The panic to get out of Chelsea was a catalyst to go out and buy some property magazines. I knew that if I was going to live in the country, I wanted to be somewhere near Ripley. So I went to look at a few houses near Box Hill and places like that, in nice countryside that had views of the Surrey Hills. One day I was looking through
Country Life
and I stopped at a photograph of what looked like an Italian villa, complete with a tiled terrace and a balcony. I rang the agent and arranged to meet him there.

When I drove there for the first time, my initial impression as I approached the house down the drive was how perfectly situated it was, perched on the side of a hill and surrounded by beautiful woodland, with a beautiful view looking out toward the south coast. I remember going in the front door and it still had a few furnishings and the odd curtains from the previous owner. It was all rotting and musty, but I just fell in love with it. As soon as I walked in, I had the most incredible feeling of coming home.

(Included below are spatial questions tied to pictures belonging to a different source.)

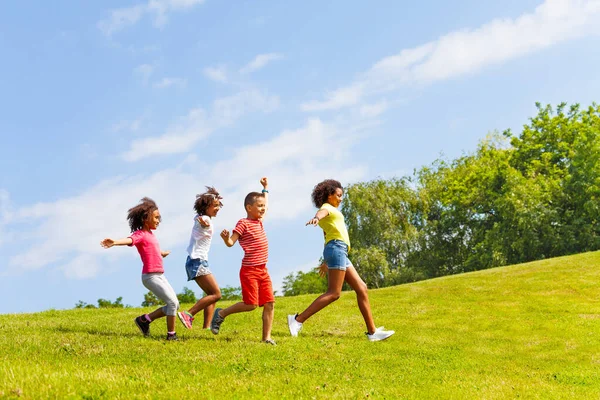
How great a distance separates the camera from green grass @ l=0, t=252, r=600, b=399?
7871mm

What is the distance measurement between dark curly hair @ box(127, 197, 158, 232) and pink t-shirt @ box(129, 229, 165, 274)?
0.78 feet

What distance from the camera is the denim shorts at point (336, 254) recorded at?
12531mm

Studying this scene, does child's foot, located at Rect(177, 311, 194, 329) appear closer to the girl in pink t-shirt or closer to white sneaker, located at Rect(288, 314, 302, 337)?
the girl in pink t-shirt

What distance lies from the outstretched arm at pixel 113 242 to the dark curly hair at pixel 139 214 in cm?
57

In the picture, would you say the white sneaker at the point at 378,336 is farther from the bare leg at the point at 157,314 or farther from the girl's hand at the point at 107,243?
the girl's hand at the point at 107,243

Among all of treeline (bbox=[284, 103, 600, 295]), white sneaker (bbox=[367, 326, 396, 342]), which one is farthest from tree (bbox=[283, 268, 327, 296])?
white sneaker (bbox=[367, 326, 396, 342])

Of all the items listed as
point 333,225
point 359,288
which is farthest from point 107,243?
point 359,288

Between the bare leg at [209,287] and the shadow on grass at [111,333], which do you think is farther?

The house, called Hurtwood Edge, was rumored to have been designed by the great Victorian architect Sir Edwin Lutyens, planner of the imperial capital of New Delhi. This turned out to be false, the real architect having been Robert Bolton. The front door had a little porch attached to it, to stop drafts from coming in, and from there you could look straight into the living room, which had windows on three sides, one looking out over a terrace and the others with views across the hills. When I walked around the garden, I was amazed to find five or six fully grown redwoods there, which I imagined must have been hundreds of years old and planted long before the house was built. A palm tree and poplars also graced the property, giving the whole place a Mediterranean feel. The agent told me, falsely again, that the garden had been designed by the celebrated horticulturist Gertrude Jekyll. I wanted to buy Hurtwood there and then and move in right away. When I returned a second time to see if my initial favorable impression had been sound, I surprised the agent and his girlfriend sunbathing naked on the terrace. It turned out they were actually living in the house, which had been empty for two years, no one before me having shown any interest in it. I think it gave them a bit of a shock to realize they’d have to move out.

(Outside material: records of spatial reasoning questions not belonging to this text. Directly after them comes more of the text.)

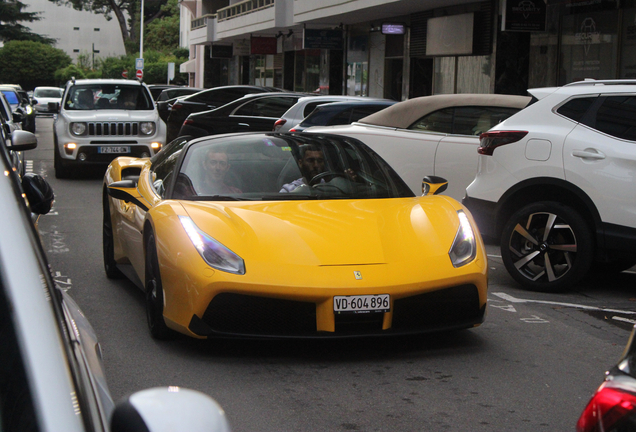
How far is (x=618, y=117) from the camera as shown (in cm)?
686

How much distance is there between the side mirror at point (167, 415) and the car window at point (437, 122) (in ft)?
28.2

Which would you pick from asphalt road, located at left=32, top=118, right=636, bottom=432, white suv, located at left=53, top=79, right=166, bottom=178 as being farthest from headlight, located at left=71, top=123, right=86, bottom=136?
asphalt road, located at left=32, top=118, right=636, bottom=432

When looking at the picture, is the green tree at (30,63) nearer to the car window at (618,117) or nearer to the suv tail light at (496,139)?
the suv tail light at (496,139)

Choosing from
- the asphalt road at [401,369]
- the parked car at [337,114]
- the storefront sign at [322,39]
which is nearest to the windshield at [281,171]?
the asphalt road at [401,369]

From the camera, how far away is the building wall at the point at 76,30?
10488 centimetres

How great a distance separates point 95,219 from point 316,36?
20240mm

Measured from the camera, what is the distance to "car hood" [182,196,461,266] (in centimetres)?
498

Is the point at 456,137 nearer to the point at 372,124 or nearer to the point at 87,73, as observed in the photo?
the point at 372,124

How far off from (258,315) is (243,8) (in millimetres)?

The price was £30,000, at that time by far the biggest amount of money I had ever heard of. I knew nothing about doing business, let alone buying a house, so I went to see Stigwood for help. He clearly didn’t think that thirty grand was that much and said I should buy it. Next thing I knew, the deal was done and the house was mine. It was an extraordinary feeling. I’d never owned my own home. All my life I’d been bumming around, from the first day I’d left Ripley, spending the night on stations or sleeping in the park, or staying on the couch at friends’ houses, and then going back to Ripley. The most I’d had was the lease at the Pheasantry, and now I had Hurtwood, and the satisfaction of having a place in which I could do anything I pleased.

What I liked most about Hurtwood was the solitariness and the peace. I also loved the road that led to it, which went from Shere to Ewhurst and at one point, in a place called “The Cut,” became single-lane and looked like a riverbed dug down between sheer, high rock walls. It appeared to be thousands of years old, and I heard all kinds of myths about it having been a smugglers’ route. In the winter, when snow clung to the overhanging trees, it was like being in a white tunnel. When I drove down there, I felt like I was entering Hobbit land. I decided very quickly that this was the place where I would live for the rest of my life. I was absolutely sure of that.

I moved in very quickly, with my guitars, a couple of armchairs in the living room, and a bed upstairs. I also had a 1912 Douglas motorbike, which I had bought at a shop in Ripley. It didn’t actually work. I just pushed it around, and eventually I stood it in the middle of the living room like a sculpture. I gave myself one other expensive present, a pair of huge six-foot-high cinema loudspeakers, made by Altec Lansing, called The Voice of the Theatre. Made of wood, each one had a metal trumpet on top, and they gave my music system a great sound.